In the current model of stepwise progression of colorectal carcinogenesis (7), each new step is initiated by the acquisition of an additional alteration contributing to the progression of the lesion. This leads to the clonal expansion of the abnormal cell through the acquisition of a proliferative advantage. Consequently, this model implies a certain genetic heterogeneity between the individual cells in a tumor. As in different human cancer tissues (810), intratumoral genetic heterogeneity has been demonstrated in colorectal tumor tissue for K-ras and p53 gene mutations (11). Recently, we have found a considerable intratumoral genetic heterogeneity in advanced CRC for the combination of K-ras and p53 gene mutations, as well as for 5q and 18q losses (12).
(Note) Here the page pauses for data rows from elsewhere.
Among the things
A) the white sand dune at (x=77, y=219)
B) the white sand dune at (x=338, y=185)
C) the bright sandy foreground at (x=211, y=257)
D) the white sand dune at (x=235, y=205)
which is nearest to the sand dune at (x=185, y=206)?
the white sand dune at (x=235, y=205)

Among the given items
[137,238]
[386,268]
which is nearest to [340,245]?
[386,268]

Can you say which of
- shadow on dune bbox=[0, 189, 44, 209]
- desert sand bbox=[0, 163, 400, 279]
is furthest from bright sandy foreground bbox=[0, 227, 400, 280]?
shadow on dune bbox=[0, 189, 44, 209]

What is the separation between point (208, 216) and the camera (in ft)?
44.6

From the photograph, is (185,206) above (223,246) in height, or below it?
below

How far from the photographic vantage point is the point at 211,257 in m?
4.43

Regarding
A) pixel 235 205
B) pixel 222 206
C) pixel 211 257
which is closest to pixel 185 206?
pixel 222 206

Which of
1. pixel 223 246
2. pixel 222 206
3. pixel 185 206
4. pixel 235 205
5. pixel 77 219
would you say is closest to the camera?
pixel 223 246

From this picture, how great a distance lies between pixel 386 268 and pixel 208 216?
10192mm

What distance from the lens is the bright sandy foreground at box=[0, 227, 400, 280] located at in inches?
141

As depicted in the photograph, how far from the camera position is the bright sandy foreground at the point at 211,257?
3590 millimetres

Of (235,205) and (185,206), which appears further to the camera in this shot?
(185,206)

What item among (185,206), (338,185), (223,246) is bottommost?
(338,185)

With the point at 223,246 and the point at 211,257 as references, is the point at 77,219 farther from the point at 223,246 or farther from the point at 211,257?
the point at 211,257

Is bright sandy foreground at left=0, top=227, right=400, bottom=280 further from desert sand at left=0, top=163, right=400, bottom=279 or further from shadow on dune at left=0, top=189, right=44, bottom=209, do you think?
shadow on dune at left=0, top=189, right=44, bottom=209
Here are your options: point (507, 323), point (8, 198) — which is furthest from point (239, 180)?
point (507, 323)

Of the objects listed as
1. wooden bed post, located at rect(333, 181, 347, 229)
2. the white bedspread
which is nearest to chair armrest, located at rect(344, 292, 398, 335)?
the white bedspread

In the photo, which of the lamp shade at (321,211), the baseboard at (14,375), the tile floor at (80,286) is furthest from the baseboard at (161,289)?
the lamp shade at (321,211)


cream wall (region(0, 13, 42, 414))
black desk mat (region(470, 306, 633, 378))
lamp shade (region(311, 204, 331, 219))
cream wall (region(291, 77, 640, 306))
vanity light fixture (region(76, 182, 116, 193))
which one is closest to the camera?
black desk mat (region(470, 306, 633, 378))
In the past few years, the prognostic significance of allelic losses and gene mutations have been investigated in the different stages of CRC (1316). Although some of these main genetic alterations occur frequently in CRC, their impact on prognosis remains contradictory (1719). Only one sample/tumor was used for molecular genetic analysis. This could explain, considering the intratumoral genetic heterogeneity found in colorectal tumors (12), the lack of concordance described in the literature in these studies between prognostic significance and genetic alterations. By increasing the number of tumor samples, the intratumoral heterogeneity should be evaluated for K-ras, p53, APC and DCC genes for each stage of the colorectal carcinogenesis.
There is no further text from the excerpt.